Kolostrum - Drops of Life
Wertvolle Inhaltsstoffe
Unter Experten besteht kein Zweifel daran, dass Kolostrum, die erste Milch, die Mütter zu Beginn des Stillens produzieren, die ideale Nahrung für ein Neugeborenes ist. Seine einzigartige Zusammensetzung ist auf die spezifischen Bedürfnisse des Säuglings in den ersten Stunden und Tagen seines Lebens zugeschnitten. Kolostrum ist dicker und deutlich gelber1 als reife Muttermilch und enthält Nährstoffe in hochkonzentrierter Form. Es ist reich an Proteinen, aber fettarm, was die Verdauung erleichtert.2 Vor allem spielt es eine entscheidende Rolle beim Aufbau des empfindlichen Immunsystems des Säuglings und bei der Förderung der gesunden Entwicklung des Babys. Tatsächlich wurde Kolostrum manchmal als „erste Impfung“ bezeichnet.
KLEINE MENGE, GROSSE WIRKUNG
Diese Tröpfchen sind im wahrsten Sinne des Wortes sehr wertvoll – und ihre Knappheit macht sie umso wertvoller: Nach der Geburt steht dem Säugling Kolostrum in der Regel nur in den ersten drei bis fünf Tagen zur Verfügung, bevor sich die Muttermilch zur Übergangs- und später zur reifen Milch entwickelt3 – mit einer Ausnahme: Untersuchungen haben ergeben, dass Kolostrum bei Müttern von Frühgeborenen tatsächlich länger produziert werden kann. Angesichts der Bedeutung der schützenden Eigenschaften von Kolostrum insbesondere für empfindliche Säuglinge ist dies natürlich sehr sinnvoll. Um sicherzustellen, dass diese Säuglinge so viel wie möglich von den einzigartigen Inhaltsstoffen des Kolostrums profitieren können, ist es entscheidend, dass sie das Kolostrum ihrer Mutter erhalten – unabhängig von der allgemeinen Stillsituation und Entscheidung.4
„Es ist kaum zu begreifen, wie gut die Wirkung von Kolostrum auf ein krankes Kind ist. Die Inhaltsstoffe sind zu zahlreich, um sie aufzulisten.“
Serena Debonnet, Hebamme, Stillberaterin und BFHI-Koordinatorin, Belgien
- Leukozyten, die Antikörper produzieren, um Bakterien und Viren zu neutralisieren.5 Dies ist insbesondere für Säuglinge mit unreifem Darm relevant und kann Durchfall verhindern.

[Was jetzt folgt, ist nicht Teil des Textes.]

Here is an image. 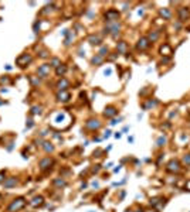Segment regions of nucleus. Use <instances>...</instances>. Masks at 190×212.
<instances>
[{"label":"nucleus","instance_id":"c756f323","mask_svg":"<svg viewBox=\"0 0 190 212\" xmlns=\"http://www.w3.org/2000/svg\"><path fill=\"white\" fill-rule=\"evenodd\" d=\"M109 136H111V132H109V130H108V132H106V133H105V136H104V137H109Z\"/></svg>","mask_w":190,"mask_h":212},{"label":"nucleus","instance_id":"473e14b6","mask_svg":"<svg viewBox=\"0 0 190 212\" xmlns=\"http://www.w3.org/2000/svg\"><path fill=\"white\" fill-rule=\"evenodd\" d=\"M126 212H131V211H126Z\"/></svg>","mask_w":190,"mask_h":212},{"label":"nucleus","instance_id":"a878e982","mask_svg":"<svg viewBox=\"0 0 190 212\" xmlns=\"http://www.w3.org/2000/svg\"><path fill=\"white\" fill-rule=\"evenodd\" d=\"M4 175H6V173H4V171H0V182L3 181V178H4Z\"/></svg>","mask_w":190,"mask_h":212},{"label":"nucleus","instance_id":"393cba45","mask_svg":"<svg viewBox=\"0 0 190 212\" xmlns=\"http://www.w3.org/2000/svg\"><path fill=\"white\" fill-rule=\"evenodd\" d=\"M101 61H102V57L101 55H99V57H94V58H92V64H99Z\"/></svg>","mask_w":190,"mask_h":212},{"label":"nucleus","instance_id":"1a4fd4ad","mask_svg":"<svg viewBox=\"0 0 190 212\" xmlns=\"http://www.w3.org/2000/svg\"><path fill=\"white\" fill-rule=\"evenodd\" d=\"M116 113H118V110H116L114 106H108V108L105 109V112H104V116L105 117H112V116H115Z\"/></svg>","mask_w":190,"mask_h":212},{"label":"nucleus","instance_id":"7c9ffc66","mask_svg":"<svg viewBox=\"0 0 190 212\" xmlns=\"http://www.w3.org/2000/svg\"><path fill=\"white\" fill-rule=\"evenodd\" d=\"M186 187H187V190L190 191V181H187V184H186Z\"/></svg>","mask_w":190,"mask_h":212},{"label":"nucleus","instance_id":"9b49d317","mask_svg":"<svg viewBox=\"0 0 190 212\" xmlns=\"http://www.w3.org/2000/svg\"><path fill=\"white\" fill-rule=\"evenodd\" d=\"M16 184H17V180H16V177H9V178L4 181V188H11V187H14Z\"/></svg>","mask_w":190,"mask_h":212},{"label":"nucleus","instance_id":"6ab92c4d","mask_svg":"<svg viewBox=\"0 0 190 212\" xmlns=\"http://www.w3.org/2000/svg\"><path fill=\"white\" fill-rule=\"evenodd\" d=\"M158 33H150L149 34V37H148V41H155L156 38H158Z\"/></svg>","mask_w":190,"mask_h":212},{"label":"nucleus","instance_id":"cd10ccee","mask_svg":"<svg viewBox=\"0 0 190 212\" xmlns=\"http://www.w3.org/2000/svg\"><path fill=\"white\" fill-rule=\"evenodd\" d=\"M28 123H27V127H31V126H33V120H31V119H28Z\"/></svg>","mask_w":190,"mask_h":212},{"label":"nucleus","instance_id":"a211bd4d","mask_svg":"<svg viewBox=\"0 0 190 212\" xmlns=\"http://www.w3.org/2000/svg\"><path fill=\"white\" fill-rule=\"evenodd\" d=\"M160 52H162V54H163V52H168V55H169V54L172 52V50H170V47H169V45H163V47L160 48Z\"/></svg>","mask_w":190,"mask_h":212},{"label":"nucleus","instance_id":"7ed1b4c3","mask_svg":"<svg viewBox=\"0 0 190 212\" xmlns=\"http://www.w3.org/2000/svg\"><path fill=\"white\" fill-rule=\"evenodd\" d=\"M28 62H31V55H27V54H23L17 58V65L20 67H26Z\"/></svg>","mask_w":190,"mask_h":212},{"label":"nucleus","instance_id":"bb28decb","mask_svg":"<svg viewBox=\"0 0 190 212\" xmlns=\"http://www.w3.org/2000/svg\"><path fill=\"white\" fill-rule=\"evenodd\" d=\"M124 50H125V44L121 43V44H119V51H124Z\"/></svg>","mask_w":190,"mask_h":212},{"label":"nucleus","instance_id":"20e7f679","mask_svg":"<svg viewBox=\"0 0 190 212\" xmlns=\"http://www.w3.org/2000/svg\"><path fill=\"white\" fill-rule=\"evenodd\" d=\"M119 17V13L116 11V10H109V11H106L105 13V18L108 21H114V20H118Z\"/></svg>","mask_w":190,"mask_h":212},{"label":"nucleus","instance_id":"b1692460","mask_svg":"<svg viewBox=\"0 0 190 212\" xmlns=\"http://www.w3.org/2000/svg\"><path fill=\"white\" fill-rule=\"evenodd\" d=\"M183 163H185L186 165H190V154H186V156L183 157Z\"/></svg>","mask_w":190,"mask_h":212},{"label":"nucleus","instance_id":"6e6552de","mask_svg":"<svg viewBox=\"0 0 190 212\" xmlns=\"http://www.w3.org/2000/svg\"><path fill=\"white\" fill-rule=\"evenodd\" d=\"M53 158H50V157H45V158H43V160L40 161V168L41 170H45V168H48L50 165H53Z\"/></svg>","mask_w":190,"mask_h":212},{"label":"nucleus","instance_id":"2eb2a0df","mask_svg":"<svg viewBox=\"0 0 190 212\" xmlns=\"http://www.w3.org/2000/svg\"><path fill=\"white\" fill-rule=\"evenodd\" d=\"M67 86H68V81H65V79H62V81L58 82V89H60V91H64Z\"/></svg>","mask_w":190,"mask_h":212},{"label":"nucleus","instance_id":"c85d7f7f","mask_svg":"<svg viewBox=\"0 0 190 212\" xmlns=\"http://www.w3.org/2000/svg\"><path fill=\"white\" fill-rule=\"evenodd\" d=\"M111 72H112L111 69H106V71H105V72H104V74H105V75H111Z\"/></svg>","mask_w":190,"mask_h":212},{"label":"nucleus","instance_id":"412c9836","mask_svg":"<svg viewBox=\"0 0 190 212\" xmlns=\"http://www.w3.org/2000/svg\"><path fill=\"white\" fill-rule=\"evenodd\" d=\"M54 184L60 185V187H65V181L64 180H54Z\"/></svg>","mask_w":190,"mask_h":212},{"label":"nucleus","instance_id":"423d86ee","mask_svg":"<svg viewBox=\"0 0 190 212\" xmlns=\"http://www.w3.org/2000/svg\"><path fill=\"white\" fill-rule=\"evenodd\" d=\"M43 204H44V198H43L41 195H38V197H34V198L30 201V205H31V207H34V208L41 207Z\"/></svg>","mask_w":190,"mask_h":212},{"label":"nucleus","instance_id":"5701e85b","mask_svg":"<svg viewBox=\"0 0 190 212\" xmlns=\"http://www.w3.org/2000/svg\"><path fill=\"white\" fill-rule=\"evenodd\" d=\"M31 113H33V115H38V113H41V108H40V106H38V108L34 106V108L31 109Z\"/></svg>","mask_w":190,"mask_h":212},{"label":"nucleus","instance_id":"f03ea898","mask_svg":"<svg viewBox=\"0 0 190 212\" xmlns=\"http://www.w3.org/2000/svg\"><path fill=\"white\" fill-rule=\"evenodd\" d=\"M166 170L170 171V173H179V171H180V164H179V161L177 160L169 161V164L166 165Z\"/></svg>","mask_w":190,"mask_h":212},{"label":"nucleus","instance_id":"39448f33","mask_svg":"<svg viewBox=\"0 0 190 212\" xmlns=\"http://www.w3.org/2000/svg\"><path fill=\"white\" fill-rule=\"evenodd\" d=\"M190 13H189V9L187 7H182L179 9V18H180V21H186L187 18H189Z\"/></svg>","mask_w":190,"mask_h":212},{"label":"nucleus","instance_id":"f8f14e48","mask_svg":"<svg viewBox=\"0 0 190 212\" xmlns=\"http://www.w3.org/2000/svg\"><path fill=\"white\" fill-rule=\"evenodd\" d=\"M149 47V43H148V38H141L138 41V50H145V48Z\"/></svg>","mask_w":190,"mask_h":212},{"label":"nucleus","instance_id":"dca6fc26","mask_svg":"<svg viewBox=\"0 0 190 212\" xmlns=\"http://www.w3.org/2000/svg\"><path fill=\"white\" fill-rule=\"evenodd\" d=\"M99 41H101V40H99V37H95V35H91V37H89V43L92 44H99Z\"/></svg>","mask_w":190,"mask_h":212},{"label":"nucleus","instance_id":"4be33fe9","mask_svg":"<svg viewBox=\"0 0 190 212\" xmlns=\"http://www.w3.org/2000/svg\"><path fill=\"white\" fill-rule=\"evenodd\" d=\"M165 143H166V139H165V137H159V139H158V146H159V147L165 146Z\"/></svg>","mask_w":190,"mask_h":212},{"label":"nucleus","instance_id":"f3484780","mask_svg":"<svg viewBox=\"0 0 190 212\" xmlns=\"http://www.w3.org/2000/svg\"><path fill=\"white\" fill-rule=\"evenodd\" d=\"M160 14H162L165 18H170V11H169L168 9H162L160 10Z\"/></svg>","mask_w":190,"mask_h":212},{"label":"nucleus","instance_id":"aec40b11","mask_svg":"<svg viewBox=\"0 0 190 212\" xmlns=\"http://www.w3.org/2000/svg\"><path fill=\"white\" fill-rule=\"evenodd\" d=\"M44 144H45V146H44V150H45L47 153H48V151H53V150H54V147L51 146V143H44Z\"/></svg>","mask_w":190,"mask_h":212},{"label":"nucleus","instance_id":"2f4dec72","mask_svg":"<svg viewBox=\"0 0 190 212\" xmlns=\"http://www.w3.org/2000/svg\"><path fill=\"white\" fill-rule=\"evenodd\" d=\"M0 201H1V195H0Z\"/></svg>","mask_w":190,"mask_h":212},{"label":"nucleus","instance_id":"4468645a","mask_svg":"<svg viewBox=\"0 0 190 212\" xmlns=\"http://www.w3.org/2000/svg\"><path fill=\"white\" fill-rule=\"evenodd\" d=\"M67 71V67L65 65H60V67H57V69H55V72H57V75L60 76V75H64Z\"/></svg>","mask_w":190,"mask_h":212},{"label":"nucleus","instance_id":"f257e3e1","mask_svg":"<svg viewBox=\"0 0 190 212\" xmlns=\"http://www.w3.org/2000/svg\"><path fill=\"white\" fill-rule=\"evenodd\" d=\"M24 205H26V199L23 198V197L16 198L14 201H11V204L7 207V212H17V211H20L21 208H24Z\"/></svg>","mask_w":190,"mask_h":212},{"label":"nucleus","instance_id":"ddd939ff","mask_svg":"<svg viewBox=\"0 0 190 212\" xmlns=\"http://www.w3.org/2000/svg\"><path fill=\"white\" fill-rule=\"evenodd\" d=\"M57 99H58V100H62V102H67V100L70 99V93H68V92H65V91L58 92Z\"/></svg>","mask_w":190,"mask_h":212},{"label":"nucleus","instance_id":"0eeeda50","mask_svg":"<svg viewBox=\"0 0 190 212\" xmlns=\"http://www.w3.org/2000/svg\"><path fill=\"white\" fill-rule=\"evenodd\" d=\"M37 72H38V75H40V76H43V78H44V76H47V75L50 74V65H48V64L41 65Z\"/></svg>","mask_w":190,"mask_h":212},{"label":"nucleus","instance_id":"9d476101","mask_svg":"<svg viewBox=\"0 0 190 212\" xmlns=\"http://www.w3.org/2000/svg\"><path fill=\"white\" fill-rule=\"evenodd\" d=\"M85 126H87L88 129H91V130H95V129H99L101 123H99V120H88L87 123H85Z\"/></svg>","mask_w":190,"mask_h":212}]
</instances>
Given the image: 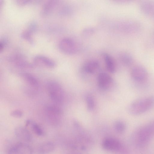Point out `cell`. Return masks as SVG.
I'll return each mask as SVG.
<instances>
[{"label": "cell", "mask_w": 154, "mask_h": 154, "mask_svg": "<svg viewBox=\"0 0 154 154\" xmlns=\"http://www.w3.org/2000/svg\"><path fill=\"white\" fill-rule=\"evenodd\" d=\"M154 106V97L148 96L137 99L131 103L128 108L129 113L133 116L143 114Z\"/></svg>", "instance_id": "6da1fadb"}, {"label": "cell", "mask_w": 154, "mask_h": 154, "mask_svg": "<svg viewBox=\"0 0 154 154\" xmlns=\"http://www.w3.org/2000/svg\"><path fill=\"white\" fill-rule=\"evenodd\" d=\"M153 136L147 124L134 131L132 137V143L137 148H143L148 144Z\"/></svg>", "instance_id": "7a4b0ae2"}, {"label": "cell", "mask_w": 154, "mask_h": 154, "mask_svg": "<svg viewBox=\"0 0 154 154\" xmlns=\"http://www.w3.org/2000/svg\"><path fill=\"white\" fill-rule=\"evenodd\" d=\"M131 76L135 87L148 84V72L144 67L141 65H136L132 68Z\"/></svg>", "instance_id": "3957f363"}, {"label": "cell", "mask_w": 154, "mask_h": 154, "mask_svg": "<svg viewBox=\"0 0 154 154\" xmlns=\"http://www.w3.org/2000/svg\"><path fill=\"white\" fill-rule=\"evenodd\" d=\"M47 88L49 97L54 103L58 105L61 103L64 93L60 85L56 82L51 81L48 83Z\"/></svg>", "instance_id": "277c9868"}, {"label": "cell", "mask_w": 154, "mask_h": 154, "mask_svg": "<svg viewBox=\"0 0 154 154\" xmlns=\"http://www.w3.org/2000/svg\"><path fill=\"white\" fill-rule=\"evenodd\" d=\"M45 113L48 121L52 125H58L61 120L62 111L58 105H47L45 109Z\"/></svg>", "instance_id": "5b68a950"}, {"label": "cell", "mask_w": 154, "mask_h": 154, "mask_svg": "<svg viewBox=\"0 0 154 154\" xmlns=\"http://www.w3.org/2000/svg\"><path fill=\"white\" fill-rule=\"evenodd\" d=\"M58 47L63 53L67 55H73L78 51V46L72 39L68 37L62 39L59 42Z\"/></svg>", "instance_id": "8992f818"}, {"label": "cell", "mask_w": 154, "mask_h": 154, "mask_svg": "<svg viewBox=\"0 0 154 154\" xmlns=\"http://www.w3.org/2000/svg\"><path fill=\"white\" fill-rule=\"evenodd\" d=\"M8 154H33V150L29 145L19 143L11 147L9 149Z\"/></svg>", "instance_id": "52a82bcc"}, {"label": "cell", "mask_w": 154, "mask_h": 154, "mask_svg": "<svg viewBox=\"0 0 154 154\" xmlns=\"http://www.w3.org/2000/svg\"><path fill=\"white\" fill-rule=\"evenodd\" d=\"M14 134L19 139L26 142H30L32 140V136L28 130L22 126L17 127L14 129Z\"/></svg>", "instance_id": "ba28073f"}, {"label": "cell", "mask_w": 154, "mask_h": 154, "mask_svg": "<svg viewBox=\"0 0 154 154\" xmlns=\"http://www.w3.org/2000/svg\"><path fill=\"white\" fill-rule=\"evenodd\" d=\"M33 62L36 65L44 66L48 68H53L55 67V62L51 59L42 55H37L33 59Z\"/></svg>", "instance_id": "9c48e42d"}, {"label": "cell", "mask_w": 154, "mask_h": 154, "mask_svg": "<svg viewBox=\"0 0 154 154\" xmlns=\"http://www.w3.org/2000/svg\"><path fill=\"white\" fill-rule=\"evenodd\" d=\"M103 148L109 150H117L120 149L121 145L120 142L116 139L111 137L105 139L103 141Z\"/></svg>", "instance_id": "30bf717a"}, {"label": "cell", "mask_w": 154, "mask_h": 154, "mask_svg": "<svg viewBox=\"0 0 154 154\" xmlns=\"http://www.w3.org/2000/svg\"><path fill=\"white\" fill-rule=\"evenodd\" d=\"M98 81L99 86L103 89H107L109 88L112 82V79L111 77L107 73L104 72L99 74Z\"/></svg>", "instance_id": "8fae6325"}, {"label": "cell", "mask_w": 154, "mask_h": 154, "mask_svg": "<svg viewBox=\"0 0 154 154\" xmlns=\"http://www.w3.org/2000/svg\"><path fill=\"white\" fill-rule=\"evenodd\" d=\"M26 126L29 127L35 134L38 136H42L45 134L44 131L41 126L32 120H26Z\"/></svg>", "instance_id": "7c38bea8"}, {"label": "cell", "mask_w": 154, "mask_h": 154, "mask_svg": "<svg viewBox=\"0 0 154 154\" xmlns=\"http://www.w3.org/2000/svg\"><path fill=\"white\" fill-rule=\"evenodd\" d=\"M21 76L24 81L30 86L35 88L38 87V82L36 78L33 75L27 72H23Z\"/></svg>", "instance_id": "4fadbf2b"}, {"label": "cell", "mask_w": 154, "mask_h": 154, "mask_svg": "<svg viewBox=\"0 0 154 154\" xmlns=\"http://www.w3.org/2000/svg\"><path fill=\"white\" fill-rule=\"evenodd\" d=\"M54 143L51 142H47L41 144L38 148V152L39 154H47L55 149Z\"/></svg>", "instance_id": "5bb4252c"}, {"label": "cell", "mask_w": 154, "mask_h": 154, "mask_svg": "<svg viewBox=\"0 0 154 154\" xmlns=\"http://www.w3.org/2000/svg\"><path fill=\"white\" fill-rule=\"evenodd\" d=\"M57 1L55 0L49 1L45 2L42 8L41 13L44 16L49 14L56 7Z\"/></svg>", "instance_id": "9a60e30c"}, {"label": "cell", "mask_w": 154, "mask_h": 154, "mask_svg": "<svg viewBox=\"0 0 154 154\" xmlns=\"http://www.w3.org/2000/svg\"><path fill=\"white\" fill-rule=\"evenodd\" d=\"M99 67V63L98 61L96 60H92L85 64L84 66V69L87 73H93L97 71Z\"/></svg>", "instance_id": "2e32d148"}, {"label": "cell", "mask_w": 154, "mask_h": 154, "mask_svg": "<svg viewBox=\"0 0 154 154\" xmlns=\"http://www.w3.org/2000/svg\"><path fill=\"white\" fill-rule=\"evenodd\" d=\"M103 57L107 69L110 72L114 73L115 70V66L113 58L107 53L103 54Z\"/></svg>", "instance_id": "e0dca14e"}, {"label": "cell", "mask_w": 154, "mask_h": 154, "mask_svg": "<svg viewBox=\"0 0 154 154\" xmlns=\"http://www.w3.org/2000/svg\"><path fill=\"white\" fill-rule=\"evenodd\" d=\"M120 58L122 63L126 66H130L133 62L132 57L126 53L122 54L121 55Z\"/></svg>", "instance_id": "ac0fdd59"}, {"label": "cell", "mask_w": 154, "mask_h": 154, "mask_svg": "<svg viewBox=\"0 0 154 154\" xmlns=\"http://www.w3.org/2000/svg\"><path fill=\"white\" fill-rule=\"evenodd\" d=\"M33 32L29 29L24 31L21 34L22 38L27 40L31 44L33 43V41L32 37V33Z\"/></svg>", "instance_id": "d6986e66"}, {"label": "cell", "mask_w": 154, "mask_h": 154, "mask_svg": "<svg viewBox=\"0 0 154 154\" xmlns=\"http://www.w3.org/2000/svg\"><path fill=\"white\" fill-rule=\"evenodd\" d=\"M114 128L118 132L121 133L125 131L126 125L123 122L118 121L115 123Z\"/></svg>", "instance_id": "ffe728a7"}, {"label": "cell", "mask_w": 154, "mask_h": 154, "mask_svg": "<svg viewBox=\"0 0 154 154\" xmlns=\"http://www.w3.org/2000/svg\"><path fill=\"white\" fill-rule=\"evenodd\" d=\"M87 109L88 110L91 111L94 108V102L92 97L91 96H88L86 98Z\"/></svg>", "instance_id": "44dd1931"}, {"label": "cell", "mask_w": 154, "mask_h": 154, "mask_svg": "<svg viewBox=\"0 0 154 154\" xmlns=\"http://www.w3.org/2000/svg\"><path fill=\"white\" fill-rule=\"evenodd\" d=\"M95 31V29L93 27H87L83 30L82 34L85 37H88L91 35Z\"/></svg>", "instance_id": "7402d4cb"}, {"label": "cell", "mask_w": 154, "mask_h": 154, "mask_svg": "<svg viewBox=\"0 0 154 154\" xmlns=\"http://www.w3.org/2000/svg\"><path fill=\"white\" fill-rule=\"evenodd\" d=\"M10 115L14 117L20 118L23 116V112L20 109H15L11 112Z\"/></svg>", "instance_id": "603a6c76"}, {"label": "cell", "mask_w": 154, "mask_h": 154, "mask_svg": "<svg viewBox=\"0 0 154 154\" xmlns=\"http://www.w3.org/2000/svg\"><path fill=\"white\" fill-rule=\"evenodd\" d=\"M7 43L6 40L2 39L0 41V51L1 52L4 50Z\"/></svg>", "instance_id": "cb8c5ba5"}, {"label": "cell", "mask_w": 154, "mask_h": 154, "mask_svg": "<svg viewBox=\"0 0 154 154\" xmlns=\"http://www.w3.org/2000/svg\"><path fill=\"white\" fill-rule=\"evenodd\" d=\"M151 133L154 135V120L147 124Z\"/></svg>", "instance_id": "d4e9b609"}]
</instances>
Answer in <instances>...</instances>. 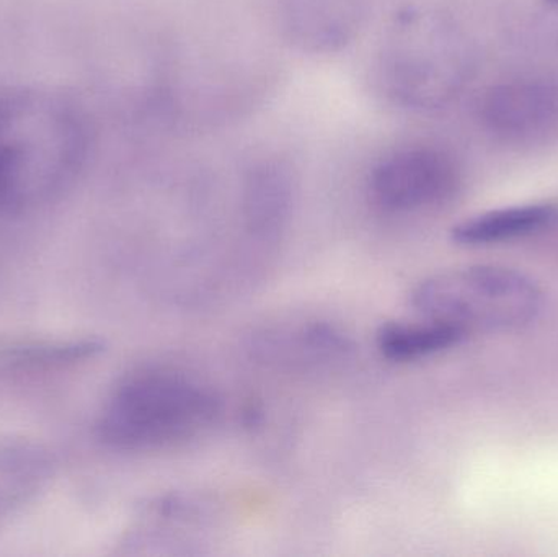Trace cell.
<instances>
[{"instance_id": "8992f818", "label": "cell", "mask_w": 558, "mask_h": 557, "mask_svg": "<svg viewBox=\"0 0 558 557\" xmlns=\"http://www.w3.org/2000/svg\"><path fill=\"white\" fill-rule=\"evenodd\" d=\"M488 133L514 144H537L558 137L557 78H514L494 85L478 105Z\"/></svg>"}, {"instance_id": "8fae6325", "label": "cell", "mask_w": 558, "mask_h": 557, "mask_svg": "<svg viewBox=\"0 0 558 557\" xmlns=\"http://www.w3.org/2000/svg\"><path fill=\"white\" fill-rule=\"evenodd\" d=\"M468 334L449 324L425 319L423 323H390L376 336L377 349L392 362H416L458 347Z\"/></svg>"}, {"instance_id": "7c38bea8", "label": "cell", "mask_w": 558, "mask_h": 557, "mask_svg": "<svg viewBox=\"0 0 558 557\" xmlns=\"http://www.w3.org/2000/svg\"><path fill=\"white\" fill-rule=\"evenodd\" d=\"M100 342L97 340H78V342L62 343H25V346L7 347L0 352V356L10 363H74L81 360L92 359L101 352Z\"/></svg>"}, {"instance_id": "5b68a950", "label": "cell", "mask_w": 558, "mask_h": 557, "mask_svg": "<svg viewBox=\"0 0 558 557\" xmlns=\"http://www.w3.org/2000/svg\"><path fill=\"white\" fill-rule=\"evenodd\" d=\"M458 160L438 146L409 144L384 154L367 175L371 202L387 215H416L451 202L461 189Z\"/></svg>"}, {"instance_id": "3957f363", "label": "cell", "mask_w": 558, "mask_h": 557, "mask_svg": "<svg viewBox=\"0 0 558 557\" xmlns=\"http://www.w3.org/2000/svg\"><path fill=\"white\" fill-rule=\"evenodd\" d=\"M376 72L380 90L393 104L435 110L464 90L472 72L471 45L451 16L407 9L380 43Z\"/></svg>"}, {"instance_id": "52a82bcc", "label": "cell", "mask_w": 558, "mask_h": 557, "mask_svg": "<svg viewBox=\"0 0 558 557\" xmlns=\"http://www.w3.org/2000/svg\"><path fill=\"white\" fill-rule=\"evenodd\" d=\"M281 19L289 39L311 52L347 48L360 32L363 0H282Z\"/></svg>"}, {"instance_id": "277c9868", "label": "cell", "mask_w": 558, "mask_h": 557, "mask_svg": "<svg viewBox=\"0 0 558 557\" xmlns=\"http://www.w3.org/2000/svg\"><path fill=\"white\" fill-rule=\"evenodd\" d=\"M412 304L423 319L449 324L464 334L521 329L544 306L539 284L501 265H464L425 278Z\"/></svg>"}, {"instance_id": "9c48e42d", "label": "cell", "mask_w": 558, "mask_h": 557, "mask_svg": "<svg viewBox=\"0 0 558 557\" xmlns=\"http://www.w3.org/2000/svg\"><path fill=\"white\" fill-rule=\"evenodd\" d=\"M294 205V179L278 160L257 164L244 186V218L255 238L271 241L288 225Z\"/></svg>"}, {"instance_id": "30bf717a", "label": "cell", "mask_w": 558, "mask_h": 557, "mask_svg": "<svg viewBox=\"0 0 558 557\" xmlns=\"http://www.w3.org/2000/svg\"><path fill=\"white\" fill-rule=\"evenodd\" d=\"M51 455L29 441L0 444V519L38 496L51 480Z\"/></svg>"}, {"instance_id": "7a4b0ae2", "label": "cell", "mask_w": 558, "mask_h": 557, "mask_svg": "<svg viewBox=\"0 0 558 557\" xmlns=\"http://www.w3.org/2000/svg\"><path fill=\"white\" fill-rule=\"evenodd\" d=\"M221 412V399L199 379L173 370L146 368L118 383L97 432L117 450H163L208 434Z\"/></svg>"}, {"instance_id": "6da1fadb", "label": "cell", "mask_w": 558, "mask_h": 557, "mask_svg": "<svg viewBox=\"0 0 558 557\" xmlns=\"http://www.w3.org/2000/svg\"><path fill=\"white\" fill-rule=\"evenodd\" d=\"M87 149L84 120L64 98L33 88L0 92V208L28 211L64 195Z\"/></svg>"}, {"instance_id": "ba28073f", "label": "cell", "mask_w": 558, "mask_h": 557, "mask_svg": "<svg viewBox=\"0 0 558 557\" xmlns=\"http://www.w3.org/2000/svg\"><path fill=\"white\" fill-rule=\"evenodd\" d=\"M558 225V203L539 202L488 209L452 228V241L464 247H488L517 241Z\"/></svg>"}]
</instances>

- sIgA-Antikörper, die den Magen-Darm-Trakt des Säuglings auskleiden.6 Sie siedeln sich konzentriert in der Schleimhaut des Darms und des Atmungssystems an und schützen den Säugling vor Erkrankungen, die die Mutter bereits durchgemacht hat.
- TGF-beta- und Insulin-ähnliche Wachstumsfaktoren, die das Wachstum schützender Schleimhautmembranen im Darm des Säuglings stimulieren, helfen bei der Gewebereparatur nach Stress und können die Darmzellapoptose (Zelltod) reduzieren.7
- Präbiotika, wie humane Milch-Oligosaccharide (HMO), im Kolostrum ernähren die „guten“ Bakterien im Darm von Säuglingen und bauen sie auf.8
- Vitamine schützen und helfen dem Säugling Infektionen selbstständig zu bekämpfen. Sie können beispielsweise Vitamin A produzieren, das für die visuelle Entwicklung wichtig ist.9
- Mineralien, z. B. Magnesium, Kupfer und Zink. Während Magnesium das Herz und die Knochen unterstützt, tragen Kupfer und Zink zur Entwicklung des Immunsystems des Säuglings bei.10,11 Zink unterstützt ebenfalls die Entwicklung des Gehirns und im Kolostrum ist fast viermal mehr Zink enthalten als in reifer Milch.
- Laxanzien helfen dem Säugling, seinen ersten Stuhlgang zu bekommen, wodurch Mekonium ausgeschieden 12 und das Risiko von Neugeborenen-Gelbsucht reduziert wird.13
Wertvolle Vorteile
Die Vorteile des Kolostrums sind für Frühgeborene und kranke Säuglinge von entscheidender Bedeutung. Die einzigartige Fähigkeit der Muttermilch, sich an die Bedürfnisse des Säuglings anzupassen, ist hier besonders wichtig. So wurde beispielsweise bei Müttern mit Kaiserschnitten eine höhere Konzentration des transformierendem Wachstumsfaktors (TGF)-Beta nachgewiesen, der die sekretorische IgA-Produktion15 anregen und die Homöostase und Entzündungen16 regulieren kann.17 Dies ist insbesondere bemerkenswert, da ihre Säuglinge nicht der ausgeprägten Mikrobiota/ Mikroflora einer vaginalen Entbindung ausgesetzt waren. Daher kann die Fütterung von Kolostrum die negativen Auswirkungen von Pathogenen verhindern, die nach einem Kaiserschnitt oft den Magen-Darm- Trakt des Säuglings besiedeln.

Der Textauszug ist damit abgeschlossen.